İsterseniz onu iple tavana asabilirsiniz. Turna kuşunuzu arkadaşlığın, iyi
dileklerin ve barışın sembolü olarak görün.
YAZAR HAKKINDA
Kanada doğumlu yazar Eleanor Coerr, Japonya’yı ilk kez 1949 yılında
ziyaret eder. Çocukluğundan beri Japon kültürüne ilgi duyan yazar, çalıştığı
Ottawa Journal adlı gazetede yayımlanmak üzere, Japon halkıyla röportaj
yapmakla yükümlüdür. Gençlik coşkusuyla başladığı bu görev, Japonya’da (o
dönemde) akıcı İngilizce konuşan birini bulamadığı için hüsranla sonuçlanır.
Kanada’ya geri dönmektense Yonago bölgesindeki bir çiftlikte bir yıl yaşar.
Burada, sonradan yaşamı boyunca dostu olacak bir ailenin yanında kalır.
Bu aileden yola çıkarak yazdığı ilk kitabı “Circus Day”, 1953’te
yayımlanır.
Sonraki yıllar boyunca, Japonya’da seyahat eder. En zoru, 1963’te
Hiroşima’ya yaptığı gezidir. Okuduğu ve dinlediği atom bombası öyküleri
karşısında sarsılır, gazetelere bu konuyla ilgili olarak makaleler yazar.
Coerr, Hiroşima’nın yeniden inşa edildiğini görür; şehrin ortasındaki Barış
Parkı’na da Sadako Sasaki’ye adanmış, binlerce kâğıt turnayla süslü bir anıtın
dikildiğini fark eder. Anısına barış heykeli dikilmiş olan bu küçük kızın
öyküsünden etkilenir. Bir yıl sonra Sadako’nun “Kokeşi” adlı günlüğünü elde
eder. Ki bu kitabının temelini oluşturur. Sadako ve Kâğıttan Bin Turna Kuşu
adlı kitap ilk olarak 1977 yılında ABD’de, 1981’de ise Avustralya’da
yayımlanır. Kitap kısa sürede milyonlar satar. ABD, Avustralya dışında
Almanya, İngiltere, Japonya ve Fransa’da yayımlanır. Bu ülkelerde de ilgi
görür ve pek çok tiyatro oyununa, bale eserine, şarkılara konu olur. Baskı
üzerine baskı yapar. Turna kuşu katlamak, bir süre sonra dünya çocukları için
barışın simgesi olur adeta.
Sadako ve Kâğıttan Bin Turna Kuşu, 1981’de Batı Avustralya Genç
Okuyucular Ödülü’nü kazanır. Bir Amerikan film şirketi tarafından
ilkokullarda gösterilmek üzere filme alınır.

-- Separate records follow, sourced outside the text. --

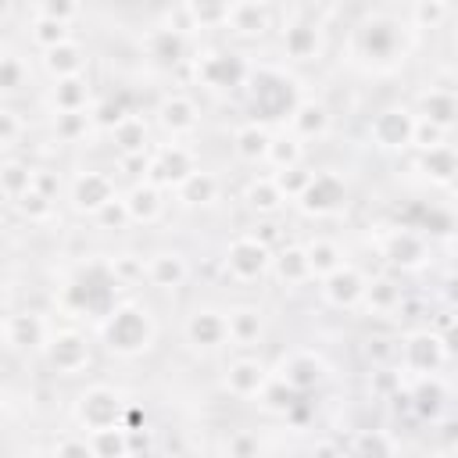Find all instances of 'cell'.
<instances>
[{
	"label": "cell",
	"instance_id": "30",
	"mask_svg": "<svg viewBox=\"0 0 458 458\" xmlns=\"http://www.w3.org/2000/svg\"><path fill=\"white\" fill-rule=\"evenodd\" d=\"M122 200H125L129 222H136V225H150V222H157L161 211H165L161 190H157L154 182H147V179H136V182L122 193Z\"/></svg>",
	"mask_w": 458,
	"mask_h": 458
},
{
	"label": "cell",
	"instance_id": "5",
	"mask_svg": "<svg viewBox=\"0 0 458 458\" xmlns=\"http://www.w3.org/2000/svg\"><path fill=\"white\" fill-rule=\"evenodd\" d=\"M451 361V340H444L440 333L426 329H411L397 340V369L404 376H437L444 372Z\"/></svg>",
	"mask_w": 458,
	"mask_h": 458
},
{
	"label": "cell",
	"instance_id": "16",
	"mask_svg": "<svg viewBox=\"0 0 458 458\" xmlns=\"http://www.w3.org/2000/svg\"><path fill=\"white\" fill-rule=\"evenodd\" d=\"M118 197V186L107 172H97V168H82L72 182H68V200L79 215H97L104 204H111Z\"/></svg>",
	"mask_w": 458,
	"mask_h": 458
},
{
	"label": "cell",
	"instance_id": "34",
	"mask_svg": "<svg viewBox=\"0 0 458 458\" xmlns=\"http://www.w3.org/2000/svg\"><path fill=\"white\" fill-rule=\"evenodd\" d=\"M43 68L50 79H72V75H86V47L72 36L50 50H43Z\"/></svg>",
	"mask_w": 458,
	"mask_h": 458
},
{
	"label": "cell",
	"instance_id": "28",
	"mask_svg": "<svg viewBox=\"0 0 458 458\" xmlns=\"http://www.w3.org/2000/svg\"><path fill=\"white\" fill-rule=\"evenodd\" d=\"M47 104L54 114L61 111H89L93 107V86L86 75H72V79H54Z\"/></svg>",
	"mask_w": 458,
	"mask_h": 458
},
{
	"label": "cell",
	"instance_id": "40",
	"mask_svg": "<svg viewBox=\"0 0 458 458\" xmlns=\"http://www.w3.org/2000/svg\"><path fill=\"white\" fill-rule=\"evenodd\" d=\"M301 247H304V258H308L311 279H322V276L336 272V268L347 261L344 247H340L336 240H329V236H311V240H308V243H301Z\"/></svg>",
	"mask_w": 458,
	"mask_h": 458
},
{
	"label": "cell",
	"instance_id": "36",
	"mask_svg": "<svg viewBox=\"0 0 458 458\" xmlns=\"http://www.w3.org/2000/svg\"><path fill=\"white\" fill-rule=\"evenodd\" d=\"M243 204H247L254 215H261V218H276L290 200L279 193L276 179L265 172V175H250V179H247V186H243Z\"/></svg>",
	"mask_w": 458,
	"mask_h": 458
},
{
	"label": "cell",
	"instance_id": "14",
	"mask_svg": "<svg viewBox=\"0 0 458 458\" xmlns=\"http://www.w3.org/2000/svg\"><path fill=\"white\" fill-rule=\"evenodd\" d=\"M344 200H347V179L333 168H315V175L308 179V186L297 197V208L311 218H326L336 208H344Z\"/></svg>",
	"mask_w": 458,
	"mask_h": 458
},
{
	"label": "cell",
	"instance_id": "62",
	"mask_svg": "<svg viewBox=\"0 0 458 458\" xmlns=\"http://www.w3.org/2000/svg\"><path fill=\"white\" fill-rule=\"evenodd\" d=\"M7 14H11V7H7V4H0V18H7Z\"/></svg>",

Coerr, Sadako ve Kâğıttan Bin Turna Kuşu’nu yazma gerekçesini şu
sözlerle açıklar: “İnsanlara Hiroşima’da iki yüz bin kişinin atom bombası
yüzünden öldüğünü söylemek, küçük bir kızın öyküsünü anlatmak kadar
etkili değil.”
Eleanor Coerr’in yazdığı ve resimlediği diğer kitaplar şunlardır:
“The Mystery of the Golden Cat ” (Altın Kedinin Gizemi), 1969; “Jane
Goodall” 1976; “Biography of a Giant Panda” (Dev Bir Pandanın
Öyküsü), 1976; “The Big Balloon Race” (Büyük Balon Yarışı), 1981;
“Chang’s Paper Pony ” (Chang'ın Kâğıt Midillisi), 1988.